- Given task a
Repeat the entries word for word, starting with the line that contains "Comparing the point" and going on through the end of the entries. Leave the pictures out of your answer.

- Reading passage
↓↓↓

Visualize the embeddings is very useful for understanding how your embeddings are working. This is a simple example using UMAP. You should visualize as part of your workflow. 

In [None]:
!pip install umap-learn

In [None]:
import umap.umap_ as umap
import matplotlib.pyplot as plt

reducer = umap.UMAP()
embeddings_2d = reducer.fit_transform(test_embeddings_scaled)

plt.scatter(embeddings_2d[:, 0], embeddings_2d[:, 1], c=test_labels, cmap='plasma')
plt.colorbar()
plt.title('UMAP of Embeddings')
plt.show()

# Register Sentence Transformers Model in Snowflake

In [None]:
from snowflake.ml.registry import registry
from snowflake.ml.utils.connection_params import SnowflakeLoginOptions
from snowflake.snowpark import Session
from sentence_transformers import SentenceTransformer

session = Session.builder.configs(SnowflakeLoginOptions("connection_name")).create()
reg = registry.Registry(session=session, database_name='rajiv', schema_name='demos')

model = SentenceTransformer('all-MiniLM-L6-v2')

### Run Predictions Locally

In [None]:
# Measure encoding time for random sentences
start_time = time.time()
embeddings = model.encode(sentences, convert_to_tensor=True)
end_time = time.time()
print(f"Time taken to encode {num_sentences} sentences using Local Model: {end_time - start_time} seconds")

↑↑↑

- Data provided
↓↓↓

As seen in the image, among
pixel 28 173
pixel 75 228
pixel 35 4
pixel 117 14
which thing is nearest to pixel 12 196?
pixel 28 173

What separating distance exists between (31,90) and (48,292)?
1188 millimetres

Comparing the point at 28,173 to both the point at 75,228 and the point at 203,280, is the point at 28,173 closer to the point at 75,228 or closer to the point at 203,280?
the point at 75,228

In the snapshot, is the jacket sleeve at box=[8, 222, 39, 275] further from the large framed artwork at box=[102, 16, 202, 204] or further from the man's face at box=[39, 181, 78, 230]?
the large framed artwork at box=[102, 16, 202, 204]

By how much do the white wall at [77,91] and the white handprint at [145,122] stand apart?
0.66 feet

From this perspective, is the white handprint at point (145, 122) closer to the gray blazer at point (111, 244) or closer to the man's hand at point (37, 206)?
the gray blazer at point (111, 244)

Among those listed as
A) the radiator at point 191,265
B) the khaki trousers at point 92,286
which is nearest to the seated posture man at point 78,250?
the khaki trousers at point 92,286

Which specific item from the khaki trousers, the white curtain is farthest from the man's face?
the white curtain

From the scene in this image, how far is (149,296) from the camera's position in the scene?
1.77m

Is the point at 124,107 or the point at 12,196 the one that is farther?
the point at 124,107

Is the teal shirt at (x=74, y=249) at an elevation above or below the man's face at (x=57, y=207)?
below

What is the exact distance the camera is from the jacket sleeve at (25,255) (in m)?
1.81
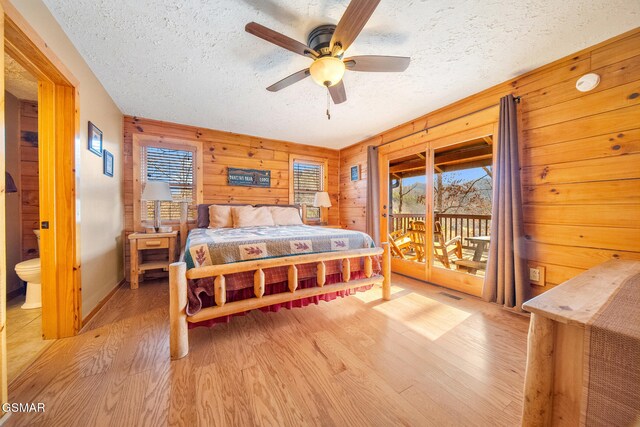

↑↑↑

- Given task b
Answer these questions about the notebook excerpt:
(i) Which package does it install with pip?
(ii) What database name is given when the registry is created?
(iii) Which SentenceTransformer model does it load?

- Response a
Comparing the point at 28,173 to both the point at 75,228 and the point at 203,280, is the point at 28,173 closer to the point at 75,228 or closer to the point at 203,280?
the point at 75,228

In the snapshot, is the jacket sleeve at box=[8, 222, 39, 275] further from the large framed artwork at box=[102, 16, 202, 204] or further from the man's face at box=[39, 181, 78, 230]?
the large framed artwork at box=[102, 16, 202, 204]

By how much do the white wall at [77,91] and the white handprint at [145,122] stand apart?
0.66 feet

From this perspective, is the white handprint at point (145, 122) closer to the gray blazer at point (111, 244) or closer to the man's hand at point (37, 206)?
the gray blazer at point (111, 244)

Among those listed as
A) the radiator at point 191,265
B) the khaki trousers at point 92,286
which is nearest to the seated posture man at point 78,250?
the khaki trousers at point 92,286

Which specific item from the khaki trousers, the white curtain is farthest from the man's face?
the white curtain

From the scene in this image, how far is (149,296) from the camera's position in the scene?
1.77m

Is the point at 124,107 or the point at 12,196 the one that is farther?
the point at 124,107

Is the teal shirt at (x=74, y=249) at an elevation above or below the man's face at (x=57, y=207)?
below

What is the exact distance the camera is from the jacket sleeve at (25,255) (in m)?
1.81

- Response b
(i) umap-learn
(ii) rajiv
(iii) all-MiniLM-L6-v2